[Stored data entries]
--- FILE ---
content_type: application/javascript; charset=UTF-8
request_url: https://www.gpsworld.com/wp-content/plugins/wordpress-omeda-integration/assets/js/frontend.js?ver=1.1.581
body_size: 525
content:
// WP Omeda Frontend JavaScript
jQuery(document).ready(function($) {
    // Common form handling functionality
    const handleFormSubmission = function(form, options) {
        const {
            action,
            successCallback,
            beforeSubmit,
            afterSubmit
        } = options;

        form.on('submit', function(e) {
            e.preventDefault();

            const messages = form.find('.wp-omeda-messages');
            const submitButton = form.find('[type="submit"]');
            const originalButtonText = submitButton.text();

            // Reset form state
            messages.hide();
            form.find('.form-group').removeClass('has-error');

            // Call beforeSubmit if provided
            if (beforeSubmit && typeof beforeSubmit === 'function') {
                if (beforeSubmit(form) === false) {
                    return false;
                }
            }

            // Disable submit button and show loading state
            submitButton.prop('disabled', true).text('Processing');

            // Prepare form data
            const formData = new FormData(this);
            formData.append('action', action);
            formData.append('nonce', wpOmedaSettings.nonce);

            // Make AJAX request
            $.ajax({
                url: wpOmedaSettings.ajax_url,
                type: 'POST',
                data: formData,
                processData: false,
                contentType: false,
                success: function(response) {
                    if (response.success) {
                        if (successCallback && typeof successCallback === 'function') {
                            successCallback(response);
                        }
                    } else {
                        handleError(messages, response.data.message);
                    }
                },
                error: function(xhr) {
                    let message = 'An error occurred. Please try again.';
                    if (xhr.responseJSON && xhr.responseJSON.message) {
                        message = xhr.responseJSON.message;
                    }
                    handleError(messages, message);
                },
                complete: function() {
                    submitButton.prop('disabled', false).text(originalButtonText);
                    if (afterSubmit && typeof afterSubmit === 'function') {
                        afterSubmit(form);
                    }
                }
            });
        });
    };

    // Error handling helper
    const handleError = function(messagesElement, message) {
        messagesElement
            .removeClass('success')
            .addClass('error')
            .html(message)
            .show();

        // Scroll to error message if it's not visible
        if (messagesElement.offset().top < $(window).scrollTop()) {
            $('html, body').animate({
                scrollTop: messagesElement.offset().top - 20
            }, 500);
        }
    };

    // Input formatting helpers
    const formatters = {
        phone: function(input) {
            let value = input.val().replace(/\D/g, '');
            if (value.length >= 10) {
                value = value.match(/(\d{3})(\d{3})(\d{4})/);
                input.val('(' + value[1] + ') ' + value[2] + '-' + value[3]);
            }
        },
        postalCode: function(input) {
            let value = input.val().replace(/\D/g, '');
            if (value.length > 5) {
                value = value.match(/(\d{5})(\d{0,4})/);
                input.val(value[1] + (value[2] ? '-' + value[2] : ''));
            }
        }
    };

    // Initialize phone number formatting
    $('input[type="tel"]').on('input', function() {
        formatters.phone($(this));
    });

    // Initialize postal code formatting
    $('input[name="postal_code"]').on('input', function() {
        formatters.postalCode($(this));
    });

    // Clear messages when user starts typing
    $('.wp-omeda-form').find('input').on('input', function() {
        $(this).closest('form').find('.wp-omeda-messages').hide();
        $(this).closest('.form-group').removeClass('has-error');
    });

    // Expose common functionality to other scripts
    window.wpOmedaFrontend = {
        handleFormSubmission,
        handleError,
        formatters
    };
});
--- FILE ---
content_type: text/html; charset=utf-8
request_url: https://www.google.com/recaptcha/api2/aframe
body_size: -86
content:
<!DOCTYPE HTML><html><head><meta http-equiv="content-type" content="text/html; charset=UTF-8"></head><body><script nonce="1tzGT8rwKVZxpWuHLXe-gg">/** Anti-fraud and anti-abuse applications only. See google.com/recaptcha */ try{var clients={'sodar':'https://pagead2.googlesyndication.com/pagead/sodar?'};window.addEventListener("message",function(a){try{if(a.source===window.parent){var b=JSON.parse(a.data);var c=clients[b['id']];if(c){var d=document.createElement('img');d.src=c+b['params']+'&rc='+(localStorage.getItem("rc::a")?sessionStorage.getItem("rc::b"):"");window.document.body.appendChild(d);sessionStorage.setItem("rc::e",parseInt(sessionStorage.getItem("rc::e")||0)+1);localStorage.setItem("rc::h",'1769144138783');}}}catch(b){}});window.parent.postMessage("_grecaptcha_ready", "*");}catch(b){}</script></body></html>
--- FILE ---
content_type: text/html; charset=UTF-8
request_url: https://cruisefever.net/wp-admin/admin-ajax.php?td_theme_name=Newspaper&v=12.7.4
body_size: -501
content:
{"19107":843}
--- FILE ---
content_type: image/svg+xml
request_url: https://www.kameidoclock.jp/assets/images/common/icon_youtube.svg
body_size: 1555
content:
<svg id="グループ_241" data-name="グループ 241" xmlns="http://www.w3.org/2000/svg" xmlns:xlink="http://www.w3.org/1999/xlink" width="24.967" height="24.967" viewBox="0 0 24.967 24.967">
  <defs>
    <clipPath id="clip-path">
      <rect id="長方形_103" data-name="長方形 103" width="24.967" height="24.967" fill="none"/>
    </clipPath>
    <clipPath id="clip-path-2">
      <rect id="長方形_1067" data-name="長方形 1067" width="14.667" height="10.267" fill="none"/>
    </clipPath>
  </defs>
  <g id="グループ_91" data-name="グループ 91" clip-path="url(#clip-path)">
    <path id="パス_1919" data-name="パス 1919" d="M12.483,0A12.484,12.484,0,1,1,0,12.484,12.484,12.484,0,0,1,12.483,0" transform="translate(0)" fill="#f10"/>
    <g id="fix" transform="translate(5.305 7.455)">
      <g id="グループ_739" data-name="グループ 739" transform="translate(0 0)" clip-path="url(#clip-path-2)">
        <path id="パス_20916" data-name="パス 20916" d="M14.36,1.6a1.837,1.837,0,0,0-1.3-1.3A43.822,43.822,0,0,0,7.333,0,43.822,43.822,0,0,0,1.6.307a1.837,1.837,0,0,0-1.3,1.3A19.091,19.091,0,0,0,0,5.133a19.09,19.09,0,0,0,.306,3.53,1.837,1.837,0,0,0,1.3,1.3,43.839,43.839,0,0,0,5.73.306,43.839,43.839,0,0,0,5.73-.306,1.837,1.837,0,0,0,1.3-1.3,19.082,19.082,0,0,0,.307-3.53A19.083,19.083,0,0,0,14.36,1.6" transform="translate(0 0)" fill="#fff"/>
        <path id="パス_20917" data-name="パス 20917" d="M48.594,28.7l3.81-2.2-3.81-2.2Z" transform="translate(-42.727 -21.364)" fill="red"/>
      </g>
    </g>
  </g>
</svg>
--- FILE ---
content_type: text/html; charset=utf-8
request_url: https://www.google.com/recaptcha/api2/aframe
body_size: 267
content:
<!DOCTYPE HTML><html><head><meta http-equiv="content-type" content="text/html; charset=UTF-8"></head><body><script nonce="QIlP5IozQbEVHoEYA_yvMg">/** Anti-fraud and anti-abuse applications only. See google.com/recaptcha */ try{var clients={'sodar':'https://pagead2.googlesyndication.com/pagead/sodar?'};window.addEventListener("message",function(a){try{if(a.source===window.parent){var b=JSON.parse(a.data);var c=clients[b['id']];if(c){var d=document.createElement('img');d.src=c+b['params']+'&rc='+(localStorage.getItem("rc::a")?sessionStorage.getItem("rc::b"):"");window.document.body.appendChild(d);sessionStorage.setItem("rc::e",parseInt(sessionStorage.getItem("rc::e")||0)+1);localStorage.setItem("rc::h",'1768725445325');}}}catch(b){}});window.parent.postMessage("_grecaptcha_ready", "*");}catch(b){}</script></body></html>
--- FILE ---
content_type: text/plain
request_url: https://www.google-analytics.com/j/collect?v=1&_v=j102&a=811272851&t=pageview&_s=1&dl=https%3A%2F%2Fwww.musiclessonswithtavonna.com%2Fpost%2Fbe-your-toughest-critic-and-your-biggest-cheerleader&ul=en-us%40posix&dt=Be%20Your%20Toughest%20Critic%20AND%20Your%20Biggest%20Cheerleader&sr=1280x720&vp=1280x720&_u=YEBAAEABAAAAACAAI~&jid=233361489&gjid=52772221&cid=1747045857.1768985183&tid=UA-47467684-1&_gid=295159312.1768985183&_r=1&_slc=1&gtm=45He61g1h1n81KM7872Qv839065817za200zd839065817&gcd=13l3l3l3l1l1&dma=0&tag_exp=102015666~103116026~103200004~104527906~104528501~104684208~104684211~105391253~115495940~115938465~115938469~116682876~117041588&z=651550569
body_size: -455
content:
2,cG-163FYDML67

Work to be completed |
Report each line in the entries where the string "show" occurs.

Reply |
            // Disable submit button and show loading state
            .show();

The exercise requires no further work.